---- Text shown

In today’s world, Fashion industry is one of the fastest growing industry. People can’t seem to get enough of fashion and couture. The whole Fashion industry is said to be valued at a whopping 3 trillion dollars with a share of 2% in World’s Gross domestic product. This is one industry where the law of demand defies the most, majorly because of the presence of “high-end brands” in the market.
Where at, one hand people are wooed by and chase after these high-end brands’ products, at the other hand, they don’t know the real truth behind them. In this blog, you will be reading about two of the most popular and well-known brands globally, H&M and Zara. I’m sure everyone of us have at least one of their products in our wardrobe and we love them.
Who knows that H&M actually stands for Hennes and Mauritz? There is a total of 5,076 stores of H&M worldwide with a global sale of $24.3 billion. It is one brand that we adore the most, partially being the reason that most of the people can afford it. Following are the some of lesser known facts about this brand: –
- More than 540 workers at factories that supply H&M have described incidents of threats and abuse, according to reports published by Global Labour Justice on gender-based violence in the brand’s supply chains. And these female workers are not just physically and verbally abused, but also, they are sexually harassed. H&M lists 235 Indian factories among its suppliers. In Bangalore, a female tailor was grabbed by hair, punched and was verbally abused. One more female worker was yelled at and pushed on the floor for not meeting production quotas. And, this all is just the tip of the iceberg.
- Journalists have revealed that H&M has burnt approximately 12 tonnes of clothing in Denmark. And, H&M is said to have incinerated 60 tonnes of new, usable clothing since 2013. H&M claims that this was because of “stopped orders” whereas some reports claim it was because of overproduction.
- H&M’s conscious collection is ethically sourced and uses recycled and organic materials for ladies’, men’s and kids’ fashion. With clothes as cheap as $5, is this just promoting our short-term habits of clothing? This sustainable range accounts for only 5% of their overall products, so how conscious are they of our planet? Some people questioned if this was all just a publicity stunt to increase sales or did, they really care?

--------

Exercise aim:
Write the next part of the blog post about H&M and Zara, starting right after its final sentence. The lines after this point come from a different source.

---- Dataset section

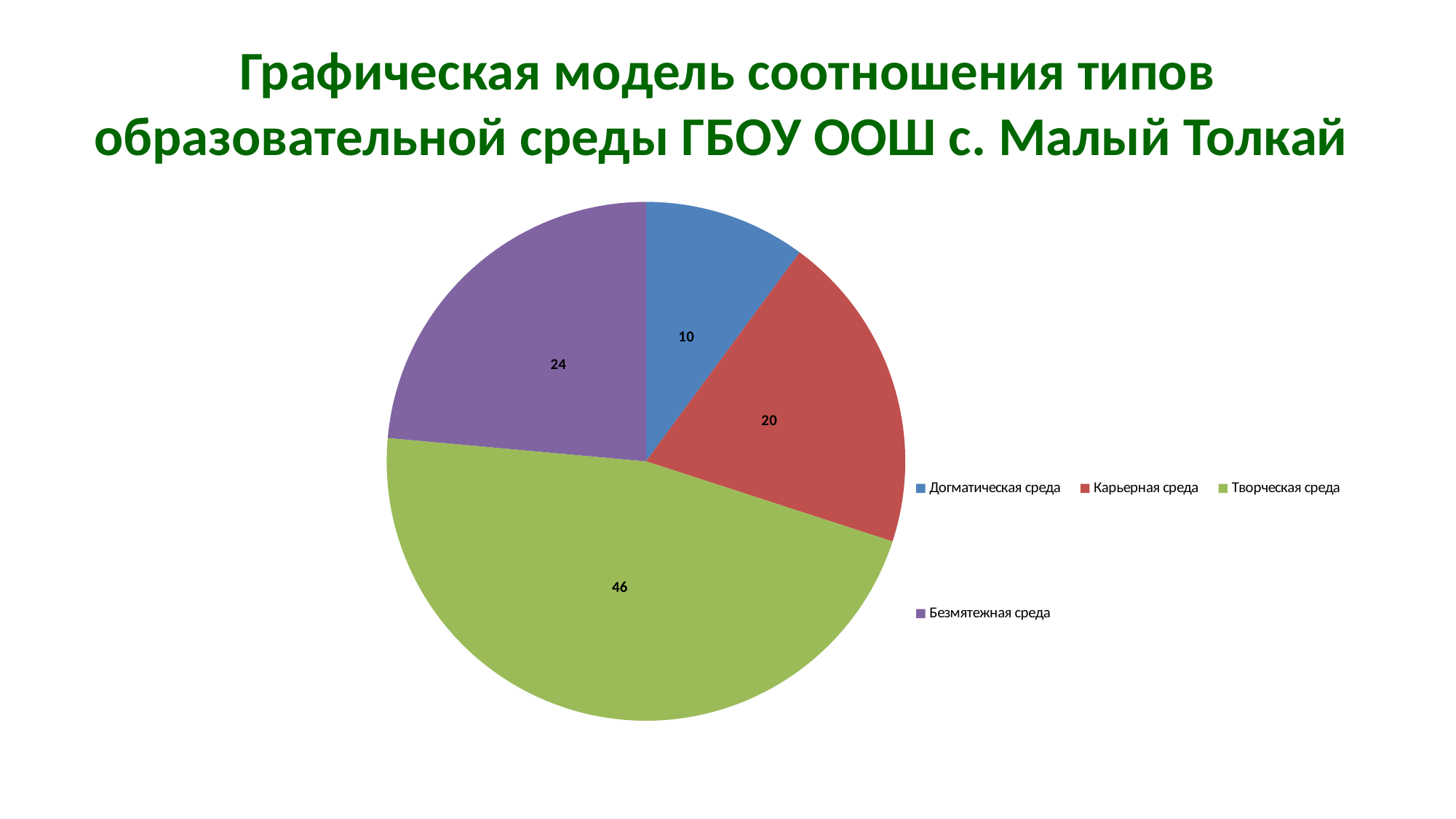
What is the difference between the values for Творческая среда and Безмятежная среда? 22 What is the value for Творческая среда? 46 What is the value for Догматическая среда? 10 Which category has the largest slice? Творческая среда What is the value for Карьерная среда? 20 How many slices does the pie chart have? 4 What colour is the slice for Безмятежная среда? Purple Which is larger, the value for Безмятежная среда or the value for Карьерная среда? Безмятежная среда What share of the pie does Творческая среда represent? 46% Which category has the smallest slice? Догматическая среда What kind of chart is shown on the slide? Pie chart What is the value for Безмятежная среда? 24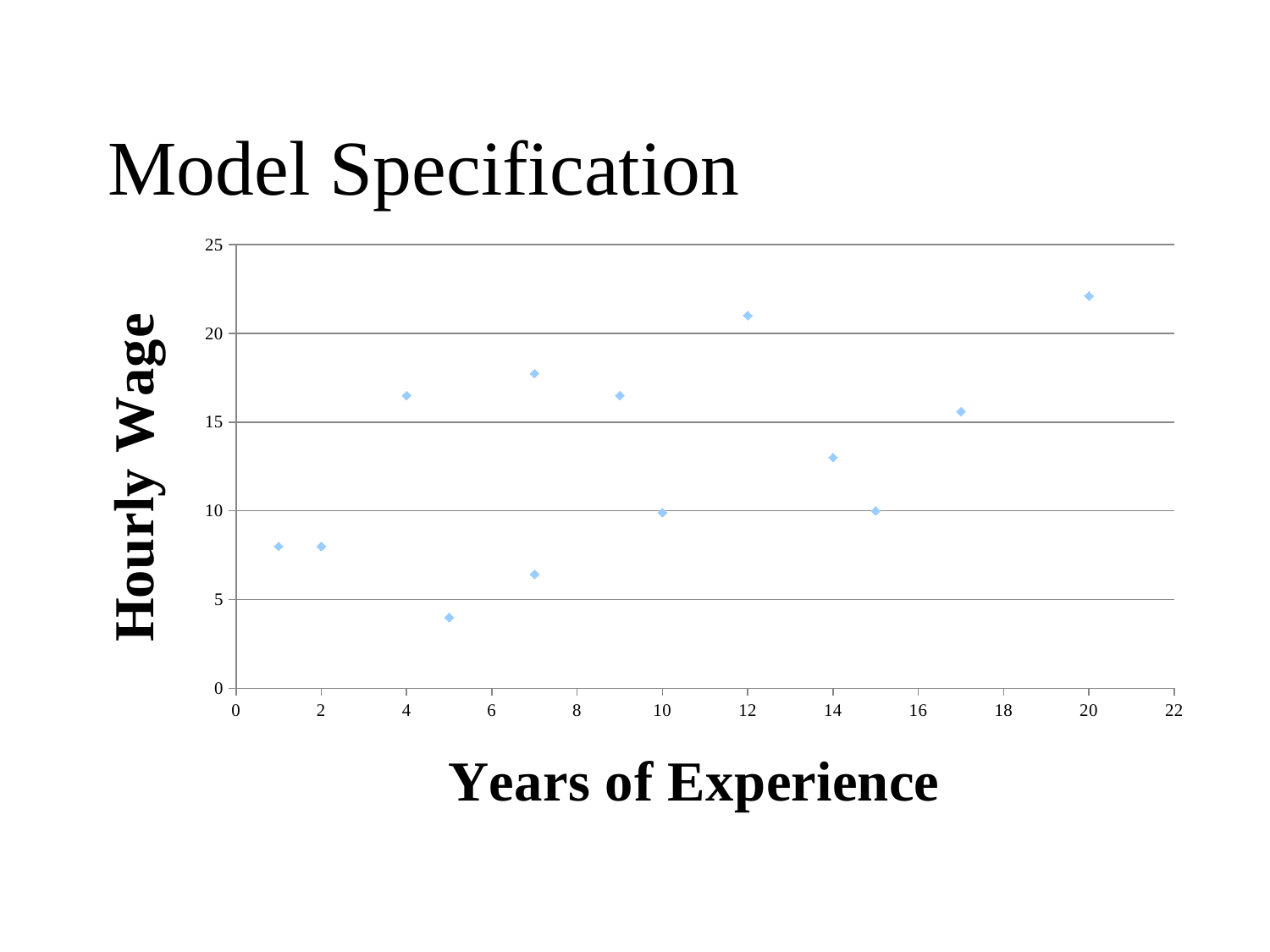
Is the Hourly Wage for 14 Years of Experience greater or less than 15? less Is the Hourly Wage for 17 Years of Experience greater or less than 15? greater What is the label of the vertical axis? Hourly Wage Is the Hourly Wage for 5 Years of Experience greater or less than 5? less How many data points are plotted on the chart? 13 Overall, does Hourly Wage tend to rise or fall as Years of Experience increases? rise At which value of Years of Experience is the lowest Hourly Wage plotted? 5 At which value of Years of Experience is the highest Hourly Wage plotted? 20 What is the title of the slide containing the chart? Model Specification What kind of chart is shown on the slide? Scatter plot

--------

Response to this exercise:
- In September 2020, H&M was reported to cut ties with Chinese supplier over the accusations of ‘forced labour’ involving ethnic and religious minorities from China’s Xinjiang province.
- US director of Global Labour Justice said, “H&M’s and Gap’s fast fashion supply chain model creates unreasonable production targets and underbid contracts, resulting in women working unpaid overtime and working very fast under extreme pressure.”
Zara SA, stylized as Zara, is a Spanish apparel Retailer. In 2019, the Zara brand was valued at approximately $18.4 billion. H&M’s share of the global apparel market is 1.6% compared to 1.2% for Zara, according to UBS. Zara may not be as popular as H&M in India as of now, but still people want to own every product of this brand. As for people wanting to own its clothes, Zara is not quite ready to own up to its issues.
- The brand was found to be sourcing clothes from Brazilian workshops with modern slavery conditions but fought against sanctions in court – showing how corporations seek to avoid liability by hiding behind complex supply chains. In 2015, Zara was also accused of discrimination against black employees. Reports have emerged about the condition of workers in Zara’s Brazilian factories. The company was accused of “Slave Labour” in the factories.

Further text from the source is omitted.